Polisi juga menegaskan bahwa meskipun kondisi kesehatan mental menjadi faktor, tindakan mengusir pemilik rumah tetap merupakan pelanggaran hukum. “Kami akan mengajukan proses hukum sesuai dengan Pasal 378 KUHP tentang penganiayaan dan perusakan properti,” tambahnya.

Reaksi Masyarakat dan Tokoh Lokal

Warga sekitar menyatakan keprihatinannya atas insiden tersebut. “Kami sudah lama mengenal keluarga Ahmad, dan melihat mereka dipermasalahkan seperti ini sangat menyedihkan,” ujar Pak Joko, warga setempat. Beberapa warga mengusulkan agar pemerintah daerah meningkatkan layanan kesehatan mental, khususnya bagi mereka yang berada dalam situasi rentan.

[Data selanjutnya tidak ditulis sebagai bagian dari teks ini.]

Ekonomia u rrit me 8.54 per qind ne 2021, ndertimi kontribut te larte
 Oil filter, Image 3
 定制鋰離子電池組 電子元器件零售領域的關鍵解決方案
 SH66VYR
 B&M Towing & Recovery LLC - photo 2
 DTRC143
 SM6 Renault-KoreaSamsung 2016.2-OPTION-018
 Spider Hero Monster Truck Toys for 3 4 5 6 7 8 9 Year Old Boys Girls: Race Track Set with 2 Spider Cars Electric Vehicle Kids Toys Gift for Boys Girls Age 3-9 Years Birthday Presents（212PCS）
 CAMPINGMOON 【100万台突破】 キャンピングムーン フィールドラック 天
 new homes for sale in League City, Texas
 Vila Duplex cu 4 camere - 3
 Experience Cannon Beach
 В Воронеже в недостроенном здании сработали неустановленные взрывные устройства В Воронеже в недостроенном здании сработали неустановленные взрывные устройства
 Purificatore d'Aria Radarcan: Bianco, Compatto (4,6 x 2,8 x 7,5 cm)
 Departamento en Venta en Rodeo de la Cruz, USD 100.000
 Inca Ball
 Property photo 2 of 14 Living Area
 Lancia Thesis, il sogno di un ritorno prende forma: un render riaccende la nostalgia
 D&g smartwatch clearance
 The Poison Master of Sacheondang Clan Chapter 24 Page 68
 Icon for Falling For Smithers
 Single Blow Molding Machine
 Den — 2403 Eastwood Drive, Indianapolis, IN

Di sisi lain, tokoh masyarakat dan aktivis hak asasi manusia menyoroti pentingnya perlindungan hak penyewa. “Tidak menutup mata terhadap hak penyewa, namun hak pemilik rumah tetap harus dihormati. Penyelesaian sengketa sebaiknya melalui mediasi, bukan kekerasan,” kata Ibu Sari, aktivis lokal.

Langkah Selanjutnya

Pihak kepolisian telah menahan Ibu Rina untuk pemeriksaan lanjutan dan akan menyerahkannya kepada Pengadilan Negeri Palembang. Sementara itu, Bapak Ahmad mengajukan laporan kehilangan barang pribadi dan menuntut ganti rugi atas kerusakan yang terjadi di rumahnya.

Pengadilan diperkirakan akan memproses kasus ini dalam waktu dua minggu ke depan. Jika terbukti bersalah, Ibu Rina dapat dijatuhi hukuman penjara dan denda, serta diwajibkan untuk menanggung biaya rehabilitasi kesehatan mental.

Kasus ini menambah daftar panjang permasalahan hunian di Palembang, di mana meningkatnya harga properti memaksa banyak orang untuk menumpang atau menyewa secara informal. Pemerintah kota telah berjanji untuk memperkuat regulasi sewa-menyewa dan meningkatkan akses layanan kesehatan mental bagi warga.

Dengan perkembangan terbaru ini, diharapkan semua pihak dapat menemukan solusi yang adil, sekaligus mencegah terulangnya insiden serupa di masa depan.